America won World War II and the Cold War. But, a generation after the fall of the Berlin Wall, our nation faces a witch’s brew of challenges that demonstrate the limits of American power. From Syria to Afghanistan, from the grotesque violence of the Islamic State group to the aggressive expansionism of Russia and China, from the breakdown of civil society in much of the Middle East to a refugee calamity that tears the fabric of democracies across the globe, the landscape is littered with seemingly insoluble crises and threats to security.
That was the theme of “ When the World Is Aflame,” a campus forum on March 1 featuring three Stanford political scientists who worked in the top ranks of the U.S. foreign policy establishment: former Secretary of State Condoleezza Rice, former ambassador to Russia Michael McFaul, and former deputy ambassador to the United Nations Jeremy Weinstein.
The forum portrayed a world in which America no longer faces the existential perils of the Cold War but must instead navigate a fragmented, sectarian, and explosive geopolitical environment. “We watch the Middle East in free fall, borders disappearing, state authority collapsing, massive [death] tolls, an overwhelming refugee crisis, humanitarian disasters,” noted moderator Janine Zacharia, former Middle East correspondent for the Washington Post.
Policies regarding the Syrian civil war, relations with Russia, and the fight against terrorism offer no good solutions, just tradeoffs among unpleasant alternatives, the panelists stressed. Yet, while American power may be limited, the panelists agreed, it is still formidable. The United States can make a difference when it uses its military power and diplomatic influence in wise and measured ways. And, no matter how grim the news at any given moment, people everywhere want dignity and self-determination. That’s a fundamental truth U.S. policy can build on.
The exodus of 4.8 million Syrians displaced by civil war has overwhelmed the developed world’s humanitarian relief infrastructure. In the United States, as elsewhere, the breakdown reflects a mix of political and logistical factors. American support for refugee resettlement has run headlong into anti-immigrant fervor and fears of terrorism. At the same time, the unique American system of using combined public and private resources to find homes for refugees in communities across the country can’t handle a crisis of this magnitude. “Even though I’m a very firm believer that the United States has a moral obligation to take people, let’s remember that we have to have a way to take them that is actually going to work within our system,” Rice said.

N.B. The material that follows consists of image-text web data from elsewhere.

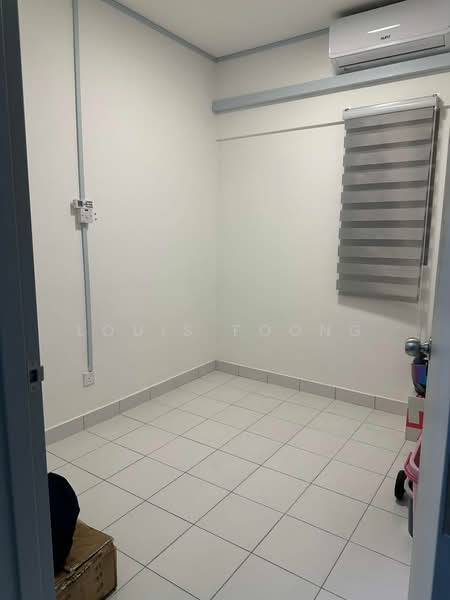 Service Residence for Rent at Kiara Kasih - Louis Foong - PropertyGuru.com.my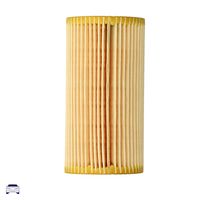 MANN-FILTER �lfilter, Art.-Nr. HU 719/8 x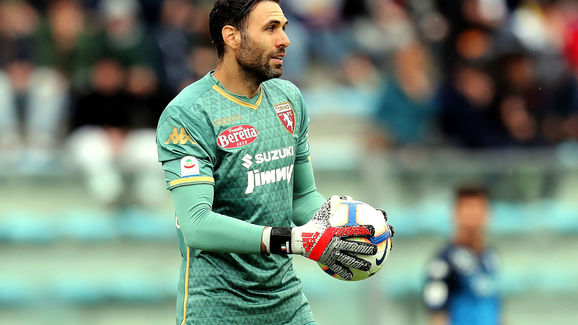 反击吃位与 反击吃位与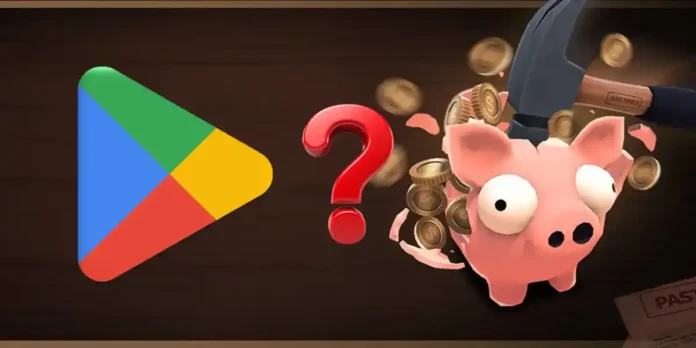 Bills Must Be Paid para Android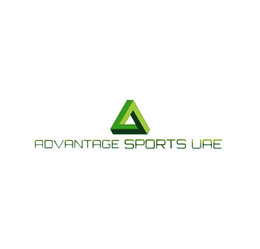 Logo 1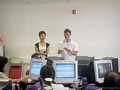 Date & Time: 2004:08:17 10:23:28
Image Size: 1280 x 960 pixels
Camera: SONY/CYBERSHOT
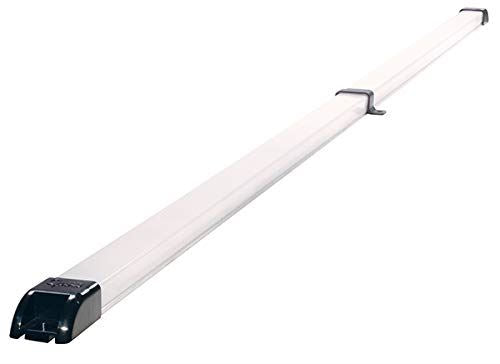 Grote 61G01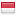 infopendidikanku.org server is located in Indonesia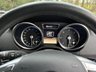 USED 2013 13 MERCEDES-BENZ G-CLASS 3.0 G350 BLUETEC 5d 211 BHP ZERO DEPOSIT FINANCE AVAILABLE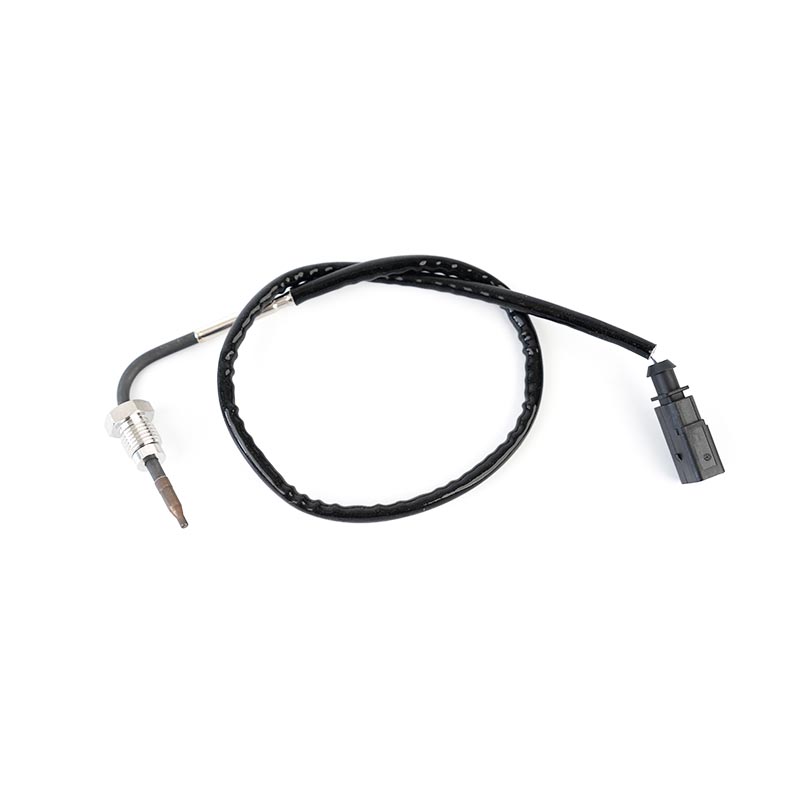 8W0906088Q Sensor PTC EGT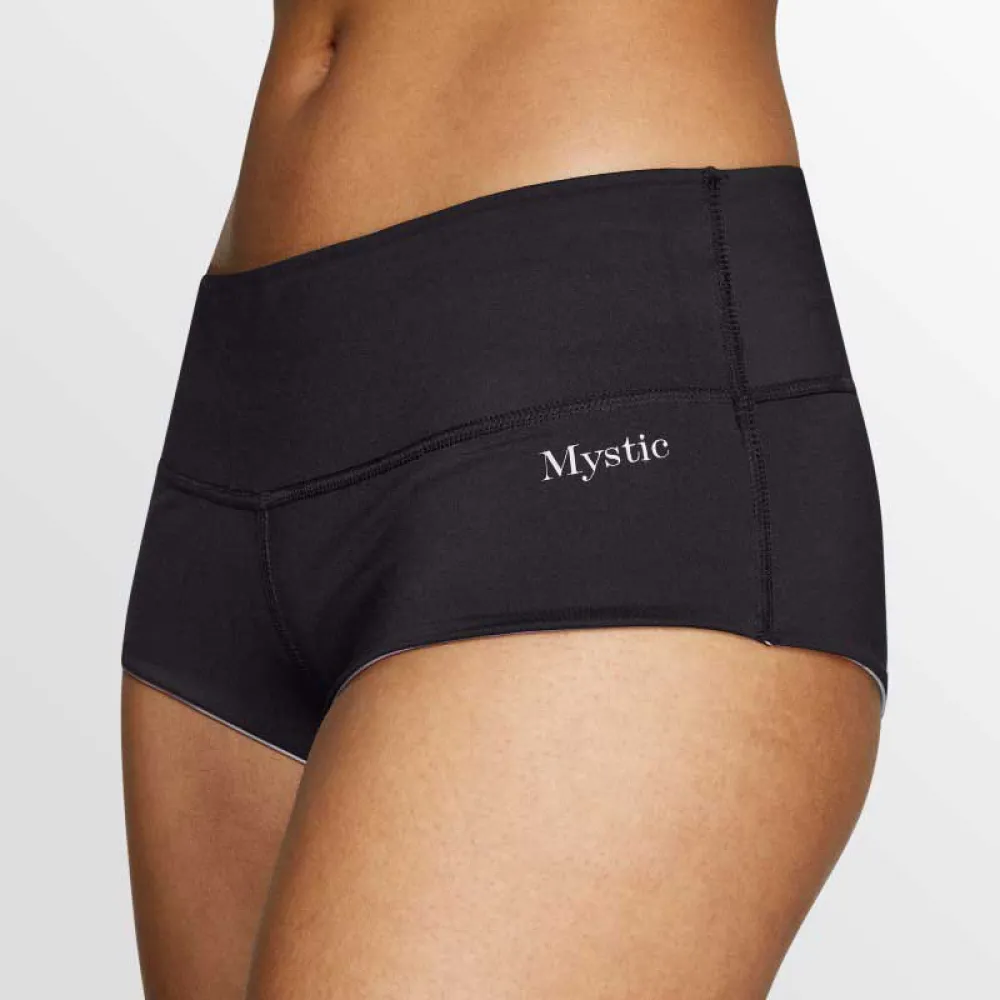 Mystic Caro badeshorts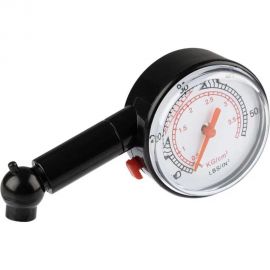 Манометр Engy A-003 104330 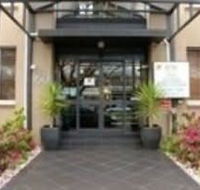 Birches Serviced Apartments - New Castle Holiday
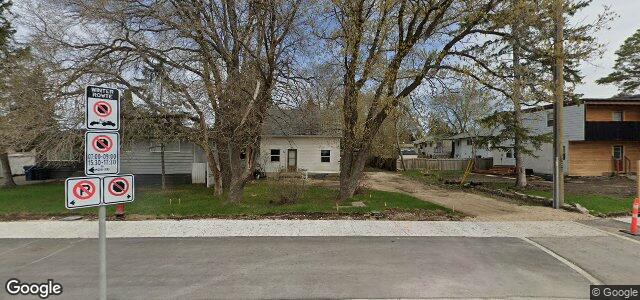 74 University Crescent ਦੀ ਫੋਟੋ, ਵਿਨੀਪਿਗ, ਮੈਨੀਟੋਬਾ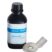 ultracur-st80-transparent-produit1.png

President Obama’s plan to accept 10,000 Syrians — a small number by international standards — has met stiff congressional opposition. To make progress, the United States must scale up its refugee programs and persuade Americans that it’s in our interest to do so. “We have a humanitarian architecture that simply isn’t up to the task,” Weinstein said. “Growing … the resources that we use to support refugee resettlement in the U.S. means getting support from Congress.”
Russia under Vladimir Putin has emerged as a major destabilizing force on the world stage, as its support for Syrian dictator Bashar Assad and its annexation of Ukrainian territory demonstrate, the panelists said. Meanwhile, Putin exploits virulent anti-Americanism to win backing at home for his brand of power politics. Managing the relationship with Russia is a challenge of the first order, the panelists agreed. Cooperation may be possible in limited areas, such as the Iran nuclear agreement. But, overall, Russia can’t be turned into a reliable partner for peace. “We’re not going to have a kind of fundamental new relationship with Russia until Putin changes his policy,” McFaul said.
Means of influencing Russia are limited, but international pressure and economic weapons have some effect. In the long run though, America’s most effective tool is exactly the thing Putin fears most — moral and political support for the democratic elements in Russian society.
In Syria, all the policy options were bad, the panelists said. When thousands of people rose against the Assad dictatorship in 2011, the United States considered a large-scale program to supply arms to the rebels. But some of that weaponry would have fallen into the hands of anti-democratic groups linked to terrorism, so arms aid was kept limited. Russia had less compunction and offered military aid and political support to keep Assad in power. That has left the United States with little advantage.
“They [the Russians] have succeeded in many ways in strengthening the hands of the Assad regime,” said Weinstein. “And that gives them leverage at the diplomatic table.”
America learned a hard lesson a decade ago in Iraq when it intervened to oust a brutal dictator. In Syria, panelists agreed, the United States has learned a hard lesson about what can happen when it stays its hand.
The panelists were more optimistic about the fight against the Islamic State group known as ISIS. They noted that a combination of American air power, limited special forces deployment, and training of Iraqis holds the promise of reversing the jihadist group’s gains. Ultimately, the Islamic State can only be defeated by conventional military forces, but therein lies a problem. Any army dominated by Kurds or Shiites could alienate the Sunni population, thereby deepening regional divisions and fueling continued insurgency.
“There’s broad agreement that we need a ground force,” Weinstein said. “The challenge is, who’s in that ground force?”